_Texto dado:_
LA HABANA, Cuba, agosto, 173.203.82.38 -Era sábado en la mañana. Mis planes para ir a nadar con mi pareja y librarme por un rato de tanto trabajo, se desvanecieron cuando dos oficiales de la Seguridad del Estado se aparecieron en mi casa para llevarme a “conversar” a una de las tantas oficinas que tienen diseminadas por toda La Habana.
Después de media hora de viaje, llegamos a nuestro destino, donde nos esperaba otro de los oficiales que “me atienden” (y no precisamente porque sean médicos o camareros). Cada disidente u opositor cubano tiene asignados oficiales de la Seguridad del Estado que lo “atienden”. Entramos a un cuarto de aquel lugar y comenzó la sesión.
No voy a aburrirlos contando los pormenores del interrogatorio, ni las acusaciones y amenazas de que fui víctima. En una dictadura, lo más natural es que repriman, amenacen y agredan a los disidentes. Lo que sí me gustaría compartir con los lectores, es la peculiar advertencia que me lanzó a quemarropa el más joven de los 3 oficiales, quien dijo llamarse Yohan. Este personaje posee la certeza, compartida por muchos de sus compañeros (y me gustaría que los cubanos reflexionaran al respecto), de que los disidentes no podemos hacer nada contra un gobierno “tan fuerte”.

_Material proporcionado:_

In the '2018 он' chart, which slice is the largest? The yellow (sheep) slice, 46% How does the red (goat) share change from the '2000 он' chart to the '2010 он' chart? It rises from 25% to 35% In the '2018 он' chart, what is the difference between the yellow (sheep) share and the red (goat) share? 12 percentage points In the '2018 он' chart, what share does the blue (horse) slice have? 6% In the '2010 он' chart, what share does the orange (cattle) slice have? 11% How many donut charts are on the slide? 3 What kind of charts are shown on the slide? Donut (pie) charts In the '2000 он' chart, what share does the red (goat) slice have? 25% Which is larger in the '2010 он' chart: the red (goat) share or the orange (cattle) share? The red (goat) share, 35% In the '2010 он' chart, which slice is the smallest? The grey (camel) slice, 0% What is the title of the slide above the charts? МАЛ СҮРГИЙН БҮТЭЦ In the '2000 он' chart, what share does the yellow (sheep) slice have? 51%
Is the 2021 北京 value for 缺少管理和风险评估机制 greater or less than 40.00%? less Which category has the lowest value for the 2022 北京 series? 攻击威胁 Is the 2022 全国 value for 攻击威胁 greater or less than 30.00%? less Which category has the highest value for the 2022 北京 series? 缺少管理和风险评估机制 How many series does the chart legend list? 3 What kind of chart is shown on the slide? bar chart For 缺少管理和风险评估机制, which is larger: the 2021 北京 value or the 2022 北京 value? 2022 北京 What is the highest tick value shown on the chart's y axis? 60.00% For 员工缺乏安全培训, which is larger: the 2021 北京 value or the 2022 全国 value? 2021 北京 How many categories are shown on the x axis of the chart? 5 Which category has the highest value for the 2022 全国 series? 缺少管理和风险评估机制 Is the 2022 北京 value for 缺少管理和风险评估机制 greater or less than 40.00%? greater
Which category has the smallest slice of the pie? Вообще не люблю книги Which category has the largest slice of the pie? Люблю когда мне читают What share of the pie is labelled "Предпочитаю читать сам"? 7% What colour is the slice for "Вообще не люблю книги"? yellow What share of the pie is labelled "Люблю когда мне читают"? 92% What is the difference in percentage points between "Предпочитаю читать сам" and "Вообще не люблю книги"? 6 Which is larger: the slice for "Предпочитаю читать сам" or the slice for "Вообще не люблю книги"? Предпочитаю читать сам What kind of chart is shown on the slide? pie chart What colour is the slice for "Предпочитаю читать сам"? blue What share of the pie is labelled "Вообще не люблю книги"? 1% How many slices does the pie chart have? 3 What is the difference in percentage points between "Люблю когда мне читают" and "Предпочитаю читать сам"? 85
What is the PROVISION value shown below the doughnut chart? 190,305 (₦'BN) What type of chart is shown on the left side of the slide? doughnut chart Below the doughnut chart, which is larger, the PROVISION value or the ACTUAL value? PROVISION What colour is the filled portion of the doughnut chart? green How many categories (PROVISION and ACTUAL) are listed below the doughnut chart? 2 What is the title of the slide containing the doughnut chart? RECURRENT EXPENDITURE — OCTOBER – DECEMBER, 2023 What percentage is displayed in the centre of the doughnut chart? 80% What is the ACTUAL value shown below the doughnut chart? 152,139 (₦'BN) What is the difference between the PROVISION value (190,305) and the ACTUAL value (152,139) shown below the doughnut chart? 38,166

_Descripción del ejercicio:_
Prolonga el relato sobre el interrogatorio de la Seguridad del Estado en La Habana a partir de su última oración.

_Respuesta:_
El oficial, que no excede los 30 años, hizo gala todo el tiempo de los poderes que le corresponden, por ser miembro de la Seguridad del Estado. Me espetó que yo y el resto de los opositores o disidentes estamos en desventaja ante él y su gente, y que no podemos enfrentarnos a tanta fuerza y poder. Me dijo, orgulloso, que “los opositores son un puñado de individuos a los que nosotros, que somos el elefante en esta historia, podemos aplastar como a hormigas”.
Este pionero en el macabro arte de la represión, está convencido de que quienes nos enfrentamos al régimen de la Isla somos sólo un puñado de contrarrevolucionarios. Por otro lado, él cree realmente que por ser ellos el elefante, no habrá manera de que nosotros, las indefensas hormiguitas, podamos librarnos jamás de su omnipotencia.
Le conté entonces al bruto muchacho la fábula sobre otro elefante, como él, creído de que por ser más grande, podría expulsar a una colonia de hormigas de su territorio. Pero cuál no sería el desconcierto del gigantesco paquidermo cuando, en lugar de obedecer y huir, miles de diminutas hormigas treparon sobre aquella mole y, metiéndose dentro de su trompa, sus ojos, sus orejas, obligaron por fin al gigante a correr, derrotado y adolorido.
El interrogatorio y las amenazas de aquel sábado continuaron durante 8 horas. Mis represores me amenazaban, mientras yo, impávida, los miraba fijamente y pensaba: “Pobres elefantes, grandes por gusto, no saben que esta mujer,esta hormiga que ven aquí, y otras tantas hormigas que andan por ahí, podemos soportar torturas y agresiones sin un parpadeo”.